I’d just fallen back asleep at last—or so it felt—when a pounding on the front door shocked me awake. I lay still a long moment, caught between waking and dreaming, before I realized that it was 1949, and this couldn’t be the soldiers who’d demanded entry twenty-one years past. It’s January 27th. The anniversary of my father’s death had passed yesterday, unnoticed in the tumult.

The knocking paused and started again, and it occurred to me that if Trumbull’s amnesias hadn’t taken, this still might be soldiers. Neko sat up, wide-eyed. We both started throwing on clothes. Audrey rolled over, and I nudged her.

“Oh god, my head. What’s going on?”

“We don’t know,” I said grimly.

We hurried into the hall to see Trumbull in a bathrobe and an extremely irritated expression. She opened the door, and Spector rushed in. Charlie followed more slowly a few yards behind.

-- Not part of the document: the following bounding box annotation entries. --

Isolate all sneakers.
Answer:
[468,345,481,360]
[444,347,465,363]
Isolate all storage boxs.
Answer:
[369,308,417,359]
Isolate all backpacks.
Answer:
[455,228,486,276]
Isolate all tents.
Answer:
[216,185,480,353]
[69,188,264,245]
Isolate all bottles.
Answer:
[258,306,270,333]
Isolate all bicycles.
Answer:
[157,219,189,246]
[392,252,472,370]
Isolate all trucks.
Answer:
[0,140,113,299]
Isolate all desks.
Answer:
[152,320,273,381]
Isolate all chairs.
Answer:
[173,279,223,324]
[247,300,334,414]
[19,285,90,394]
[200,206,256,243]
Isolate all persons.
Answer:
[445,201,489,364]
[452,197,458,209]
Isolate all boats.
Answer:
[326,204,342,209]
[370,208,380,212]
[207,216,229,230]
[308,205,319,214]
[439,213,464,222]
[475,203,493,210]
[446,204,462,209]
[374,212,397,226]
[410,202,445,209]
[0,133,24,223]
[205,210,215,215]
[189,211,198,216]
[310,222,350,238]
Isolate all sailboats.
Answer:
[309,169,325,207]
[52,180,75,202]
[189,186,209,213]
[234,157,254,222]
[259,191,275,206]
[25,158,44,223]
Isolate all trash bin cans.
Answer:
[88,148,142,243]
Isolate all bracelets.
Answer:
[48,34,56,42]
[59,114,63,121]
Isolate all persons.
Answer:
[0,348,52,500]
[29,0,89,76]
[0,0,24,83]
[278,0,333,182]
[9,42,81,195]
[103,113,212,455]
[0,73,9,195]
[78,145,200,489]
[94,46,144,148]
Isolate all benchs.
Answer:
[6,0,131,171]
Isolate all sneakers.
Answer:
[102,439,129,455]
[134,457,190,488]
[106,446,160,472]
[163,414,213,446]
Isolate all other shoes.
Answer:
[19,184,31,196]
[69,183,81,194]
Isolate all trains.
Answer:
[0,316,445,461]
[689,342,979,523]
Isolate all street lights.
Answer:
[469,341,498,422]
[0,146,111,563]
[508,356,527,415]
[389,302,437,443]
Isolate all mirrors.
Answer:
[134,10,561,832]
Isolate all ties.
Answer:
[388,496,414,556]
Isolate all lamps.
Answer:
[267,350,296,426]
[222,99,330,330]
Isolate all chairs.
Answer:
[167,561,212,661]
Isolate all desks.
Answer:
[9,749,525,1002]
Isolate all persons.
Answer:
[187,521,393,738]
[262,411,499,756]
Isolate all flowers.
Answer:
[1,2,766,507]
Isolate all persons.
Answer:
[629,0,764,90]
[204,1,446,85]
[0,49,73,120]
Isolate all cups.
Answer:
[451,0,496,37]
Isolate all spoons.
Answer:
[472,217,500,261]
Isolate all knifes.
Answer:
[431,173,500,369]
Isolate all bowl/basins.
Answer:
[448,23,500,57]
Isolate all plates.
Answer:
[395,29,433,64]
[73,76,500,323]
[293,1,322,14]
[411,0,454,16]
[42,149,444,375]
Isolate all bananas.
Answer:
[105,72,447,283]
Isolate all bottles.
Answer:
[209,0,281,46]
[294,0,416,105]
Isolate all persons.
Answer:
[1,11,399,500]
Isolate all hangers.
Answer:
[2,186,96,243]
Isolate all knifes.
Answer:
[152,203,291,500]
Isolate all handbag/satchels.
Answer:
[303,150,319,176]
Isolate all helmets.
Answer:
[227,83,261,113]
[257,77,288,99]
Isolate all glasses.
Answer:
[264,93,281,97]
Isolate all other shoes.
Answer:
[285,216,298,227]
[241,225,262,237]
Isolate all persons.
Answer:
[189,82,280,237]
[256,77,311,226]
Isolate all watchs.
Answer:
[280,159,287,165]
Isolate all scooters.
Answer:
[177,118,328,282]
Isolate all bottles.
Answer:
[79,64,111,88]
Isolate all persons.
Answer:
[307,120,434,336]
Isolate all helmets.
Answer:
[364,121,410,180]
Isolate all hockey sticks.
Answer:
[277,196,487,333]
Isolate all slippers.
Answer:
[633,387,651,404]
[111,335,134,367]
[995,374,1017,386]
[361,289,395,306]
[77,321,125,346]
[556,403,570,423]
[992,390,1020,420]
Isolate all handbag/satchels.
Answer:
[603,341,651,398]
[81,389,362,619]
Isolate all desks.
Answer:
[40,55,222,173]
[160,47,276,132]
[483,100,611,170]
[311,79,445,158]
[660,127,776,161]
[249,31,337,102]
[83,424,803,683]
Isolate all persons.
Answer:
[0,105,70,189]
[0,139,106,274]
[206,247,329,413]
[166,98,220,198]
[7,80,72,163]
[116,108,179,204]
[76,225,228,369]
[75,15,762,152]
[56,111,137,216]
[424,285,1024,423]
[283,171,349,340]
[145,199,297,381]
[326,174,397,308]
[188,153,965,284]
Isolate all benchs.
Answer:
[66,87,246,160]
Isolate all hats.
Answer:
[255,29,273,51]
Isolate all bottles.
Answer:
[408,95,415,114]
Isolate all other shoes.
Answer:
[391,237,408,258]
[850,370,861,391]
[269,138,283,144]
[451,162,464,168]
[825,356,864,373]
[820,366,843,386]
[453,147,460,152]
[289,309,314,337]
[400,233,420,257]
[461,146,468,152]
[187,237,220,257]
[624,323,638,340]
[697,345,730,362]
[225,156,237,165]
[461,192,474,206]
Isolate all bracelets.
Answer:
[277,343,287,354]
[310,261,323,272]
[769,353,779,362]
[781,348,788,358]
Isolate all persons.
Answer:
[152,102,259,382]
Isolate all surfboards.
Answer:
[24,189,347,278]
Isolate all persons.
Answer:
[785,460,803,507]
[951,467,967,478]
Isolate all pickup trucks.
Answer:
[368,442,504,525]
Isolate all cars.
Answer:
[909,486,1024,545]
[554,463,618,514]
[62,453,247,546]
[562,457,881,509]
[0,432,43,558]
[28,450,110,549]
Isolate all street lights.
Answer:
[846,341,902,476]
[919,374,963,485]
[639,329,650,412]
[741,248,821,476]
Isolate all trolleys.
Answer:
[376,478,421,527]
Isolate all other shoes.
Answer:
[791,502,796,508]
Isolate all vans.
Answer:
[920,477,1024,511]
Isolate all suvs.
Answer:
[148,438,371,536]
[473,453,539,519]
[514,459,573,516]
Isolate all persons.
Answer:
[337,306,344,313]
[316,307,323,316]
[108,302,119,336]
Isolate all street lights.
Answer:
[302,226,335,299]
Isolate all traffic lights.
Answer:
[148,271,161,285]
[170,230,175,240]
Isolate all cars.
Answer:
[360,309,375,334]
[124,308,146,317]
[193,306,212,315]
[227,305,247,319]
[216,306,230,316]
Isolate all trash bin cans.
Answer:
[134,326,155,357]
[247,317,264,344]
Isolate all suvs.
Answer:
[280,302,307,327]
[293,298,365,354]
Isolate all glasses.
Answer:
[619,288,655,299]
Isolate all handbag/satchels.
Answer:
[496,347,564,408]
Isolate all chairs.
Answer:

“What on earth is going on?” Spector demanded. He stamped snow off his feet and glared. “Barlow insists that someone sabotaged one of his experiments last night. He’s convinced you did it even though he didn’t see anyone and won’t say how it happened. And he says his secretary is ‘damaged,’ as if she were a piece of equipment. He swears he’ll have me disciplined for recruiting a ‘team of moles,’ and Mr. Day insists he didn’t see anything.”

“Sabotaged?” Trumbull went from irritated to livid. “Sabotaged? Fhigrlt Ngwdi’ygl!”

I pulled Spector aside, not sure if you’re lucky to be sane had been a statement or a threat. Charlie pushed the door open, took in our various expressions, and moved to stand beside me and Spector.

“It’s a long story,” I told Spector, “But they came close to ‘sabotaging’ the whole campus, and Trumbull stopped them.”

“Ah.” There was a long pause, then with a sort of weary hopelessness he asked, “Evidence?”